## Begin Supplied material

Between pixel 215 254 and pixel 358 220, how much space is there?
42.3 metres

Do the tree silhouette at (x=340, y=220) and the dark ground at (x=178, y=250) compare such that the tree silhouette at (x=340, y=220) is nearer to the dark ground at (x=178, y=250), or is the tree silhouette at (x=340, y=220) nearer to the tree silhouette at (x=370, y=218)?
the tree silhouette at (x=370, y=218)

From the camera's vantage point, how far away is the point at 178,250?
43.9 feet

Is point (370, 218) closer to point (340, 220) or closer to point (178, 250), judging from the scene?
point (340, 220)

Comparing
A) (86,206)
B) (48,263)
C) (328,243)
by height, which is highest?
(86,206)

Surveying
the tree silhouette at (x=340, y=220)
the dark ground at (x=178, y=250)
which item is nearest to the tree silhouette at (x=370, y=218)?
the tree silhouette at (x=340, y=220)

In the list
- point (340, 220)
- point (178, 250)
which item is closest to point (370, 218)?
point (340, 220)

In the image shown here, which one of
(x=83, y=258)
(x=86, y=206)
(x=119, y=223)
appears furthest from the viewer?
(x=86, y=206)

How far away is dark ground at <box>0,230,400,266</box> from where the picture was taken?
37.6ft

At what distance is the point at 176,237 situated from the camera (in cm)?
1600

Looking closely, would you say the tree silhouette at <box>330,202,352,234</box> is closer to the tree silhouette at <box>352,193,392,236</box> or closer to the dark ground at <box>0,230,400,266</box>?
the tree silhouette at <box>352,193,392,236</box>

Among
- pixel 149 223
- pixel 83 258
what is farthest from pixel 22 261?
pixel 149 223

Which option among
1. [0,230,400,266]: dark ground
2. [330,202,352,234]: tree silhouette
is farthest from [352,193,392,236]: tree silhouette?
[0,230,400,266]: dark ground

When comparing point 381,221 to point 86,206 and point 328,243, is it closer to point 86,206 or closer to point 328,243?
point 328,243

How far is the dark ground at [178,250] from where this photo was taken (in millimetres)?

## End Supplied material

■ Set problem:
Render the listing above as a numbered list, leaving out the blank lines.

■ Exercise answer:
1. Between pixel 215 254 and pixel 358 220, how much space is there?
2. 42.3 metres
3. Do the tree silhouette at (x=340, y=220) and the dark ground at (x=178, y=250) compare such that the tree silhouette at (x=340, y=220) is nearer to the dark ground at (x=178, y=250), or is the tree silhouette at (x=340, y=220) nearer to the tree silhouette at (x=370, y=218)?
4. the tree silhouette at (x=370, y=218)
5. From the camera's vantage point, how far away is the point at 178,250?
6. 43.9 feet
7. Is point (370, 218) closer to point (340, 220) or closer to point (178, 250), judging from the scene?
8. point (340, 220)
9. Comparing
10. A) (86,206)
11. B) (48,263)
12. C) (328,243)
13. by height, which is highest?
14. (86,206)
15. Surveying
16. the tree silhouette at (x=340, y=220)
17. the dark ground at (x=178, y=250)
18. which item is nearest to the tree silhouette at (x=370, y=218)?
19. the tree silhouette at (x=340, y=220)
20. In the list
21. - point (340, 220)
22. - point (178, 250)
23. which item is closest to point (370, 218)?
24. point (340, 220)
25. In the image shown here, which one of
26. (x=83, y=258)
27. (x=86, y=206)
28. (x=119, y=223)
29. appears furthest from the viewer?
30. (x=86, y=206)
31. How far away is dark ground at <box>0,230,400,266</box> from where the picture was taken?
32. 37.6ft
33. At what distance is the point at 176,237 situated from the camera (in cm)?
34. 1600
35. Looking closely, would you say the tree silhouette at <box>330,202,352,234</box> is closer to the tree silhouette at <box>352,193,392,236</box> or closer to the dark ground at <box>0,230,400,266</box>?
36. the tree silhouette at <box>352,193,392,236</box>
37. Among
38. - pixel 149 223
39. - pixel 83 258
40. what is farthest from pixel 22 261?
41. pixel 149 223
42. Which option among
43. 1. [0,230,400,266]: dark ground
44. 2. [330,202,352,234]: tree silhouette
45. is farthest from [352,193,392,236]: tree silhouette?
46. [0,230,400,266]: dark ground
47. When comparing point 381,221 to point 86,206 and point 328,243, is it closer to point 86,206 or closer to point 328,243?
48. point 328,243
49. How far is the dark ground at [178,250] from where this photo was taken (in millimetres)?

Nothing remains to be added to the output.